No existe plaza, calle, ni edificio, sin una historia interesante. Ahora bien, este territorio concreto, pero, al mismo tiempo, intangible, que evoluciona y se recrea continuamente a través del discurso de guías, folletos, libros y otros productos para turistas, no está exento de polémica. Recientemente la Ciudad Colonial de Santo Domingo fue objeto de un largo proceso de remozamiento, cuyo principal resultado ha sido el incremento de visitantes dominicanos y extranjeros.

 

Las fachadas de casi mil casas fueron rehabilitadas y embellecidas, los cables de la energía eléctrica han sido soterrados para eliminar el ruido visual en dos calles céntricas, en las aceras se instalaron bolardos para proteger el espacio peatonal, las museografías de cuatro de los principales museos coloniales fueron modernizadas y la población local ha sido integrada a través de un centro comunitario. Los residentes siguen estos cambios con atención y prudencia, pero apegados como siempre a sus rutinas. Vecinos y turistas se mueven en planos superpuestos que se entrecortan. Siempre trato de ubicar a las personas en esos peculiares puntos de encuentro. Es la mejor estrategia para convertir la visita en una verdadera experiencia.

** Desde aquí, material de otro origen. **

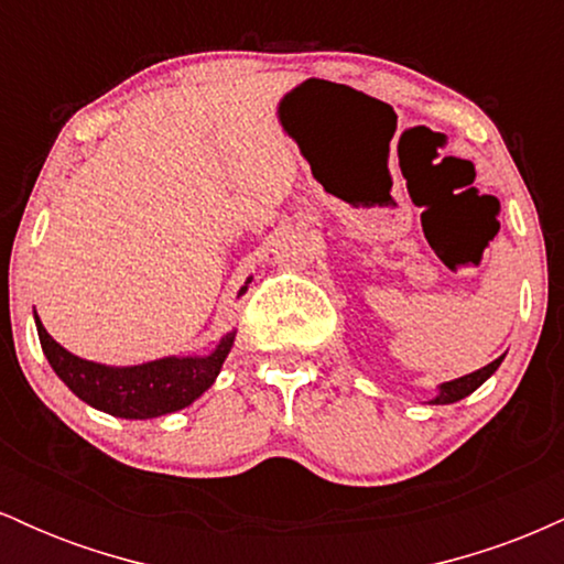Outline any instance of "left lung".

Cuando organizas un recorrido, tarde o temprano enfrentas un triple dilema: ¿qué muestro? ¿Por qué lo muestro? ¿Y cómo lo muestro? Escoger los puntos de un itinerario es una apuesta difícil porque debes excluir lugares y tener muy claro el porqué. Un centro histórico se percibe de muchas formas, es una creación que todos, absolutamente todos, construimos en cada recorrido. Si planea visitar mi ciudad, permítame una sugerencia: haga el circuito histórico, conozca el Alcázar Virreinal de Don Diego Colón, la Catedral Primada de América o la Fortaleza de Santo Domingo, pero después déjese llevar por la propia Ciudad Colonial.

No se prive del botellón nocturno en el parque Duarte, tampoco de las canciones del trío musical que llamamos «perico ripiao», ni de bailar merengue con los vecinos frente a las ruinas del monasterio de San Francisco. Las peñas más animadas se reúnen los domingos frente a la Catedral, en una terraza conocida como «La Esquizofrenia». Desayune mangú (puré de plátano macho) con ellos, pregunte si alguno participó en la Revolución de 1965 y disfrute la conversación hasta el aperitivo.

En el mercadillo de baratijas de la plazoleta María de Toledo hallará objetos de la dictadura de Trujillo, don Pedro Hernández vende buenos libros en la Sociedad de Bibliófilos y una señora de la calle Arzobispo Portes, muñecas de trapo. En La Cafetera sirven el mejor café, las cativías (empanadas de yuca rellenas) más sabrosas están en El Mesón de Bari. En el parque Pellerano Castro pida un turno para jugar al dominó, o, si prefiere, busque a don Pallo en el colmado Galarza. Nadie conoce las casas coloniales tan bien como él. Recuerde que la cerveza se bebe «vestida de novia» (al borde de la congelación), que los dominicanos saludamos efusivamente y que evitamos mencionar a Cristóbal Colón porque trae mala suerte. Por último, cierre la guía, guarde el mapa y camine sin rumbo. No necesitará muchas indicaciones, bastará con que sea usted mismo.